• Task to complete: Leave the pictures out and print every record below exactly as it stands.

• Working data:
· · · · ·

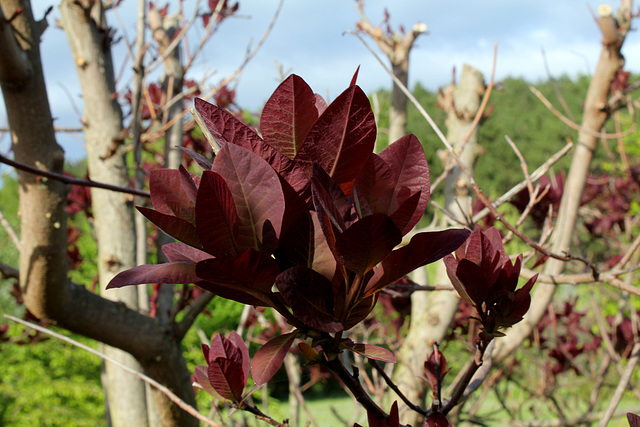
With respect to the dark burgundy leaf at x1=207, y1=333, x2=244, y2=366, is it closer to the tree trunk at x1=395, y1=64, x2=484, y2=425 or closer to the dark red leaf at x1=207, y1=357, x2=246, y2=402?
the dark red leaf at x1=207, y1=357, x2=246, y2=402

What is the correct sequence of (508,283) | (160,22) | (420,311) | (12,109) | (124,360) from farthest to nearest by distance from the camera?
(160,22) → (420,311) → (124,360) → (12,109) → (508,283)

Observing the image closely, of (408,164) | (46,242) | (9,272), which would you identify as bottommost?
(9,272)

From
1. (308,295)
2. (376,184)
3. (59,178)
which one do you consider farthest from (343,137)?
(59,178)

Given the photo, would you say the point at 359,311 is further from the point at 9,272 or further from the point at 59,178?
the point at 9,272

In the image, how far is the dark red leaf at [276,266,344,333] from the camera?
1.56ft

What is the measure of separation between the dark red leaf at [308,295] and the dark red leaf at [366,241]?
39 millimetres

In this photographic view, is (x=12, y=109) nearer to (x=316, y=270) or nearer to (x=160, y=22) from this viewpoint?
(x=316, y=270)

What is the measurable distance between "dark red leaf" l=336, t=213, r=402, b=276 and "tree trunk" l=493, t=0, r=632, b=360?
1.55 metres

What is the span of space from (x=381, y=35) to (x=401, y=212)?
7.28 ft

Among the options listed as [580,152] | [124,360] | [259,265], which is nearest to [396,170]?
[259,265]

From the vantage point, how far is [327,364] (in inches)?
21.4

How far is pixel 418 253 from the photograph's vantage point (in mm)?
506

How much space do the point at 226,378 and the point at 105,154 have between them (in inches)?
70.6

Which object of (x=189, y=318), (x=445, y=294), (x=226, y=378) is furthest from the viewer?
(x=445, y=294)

· · · · ·

• Response to this task:
With respect to the dark burgundy leaf at x1=207, y1=333, x2=244, y2=366, is it closer to the tree trunk at x1=395, y1=64, x2=484, y2=425 or closer to the dark red leaf at x1=207, y1=357, x2=246, y2=402?
the dark red leaf at x1=207, y1=357, x2=246, y2=402

What is the correct sequence of (508,283) | (160,22) | (420,311) | (12,109) | (124,360) from farthest to nearest by distance from the camera?
(160,22) → (420,311) → (124,360) → (12,109) → (508,283)

Observing the image closely, of (408,164) | (46,242) | (9,272), which would you identify as bottommost?
(9,272)

From
1. (308,295)
2. (376,184)
3. (59,178)
which one do you consider farthest from (343,137)?
(59,178)

Given the photo, would you say the point at 359,311 is further from the point at 9,272 or further from the point at 59,178?
the point at 9,272

In the image, how far is the dark red leaf at [276,266,344,333] from the camera?
1.56ft

What is the measure of separation between the dark red leaf at [308,295] and the dark red leaf at [366,241]?
39 millimetres

In this photographic view, is (x=12, y=109) nearer to (x=316, y=270) or nearer to (x=160, y=22) from this viewpoint?
(x=316, y=270)

What is the measurable distance between "dark red leaf" l=336, t=213, r=402, b=276 and "tree trunk" l=493, t=0, r=632, b=360?
1.55 metres

What is the span of space from (x=381, y=35) to (x=401, y=212)?
7.28 ft

Among the options listed as [580,152] | [124,360] | [259,265], which is nearest to [396,170]?
[259,265]

From the vantage point, how far is [327,364] (in inches)?
21.4

How far is pixel 418 253 from the photograph's vantage point (in mm)?
506

How much space do the point at 226,378 and the point at 105,154 have between them (in inches)?
70.6

Which object of (x=189, y=318), (x=445, y=294), (x=226, y=378) is furthest from the viewer?
(x=445, y=294)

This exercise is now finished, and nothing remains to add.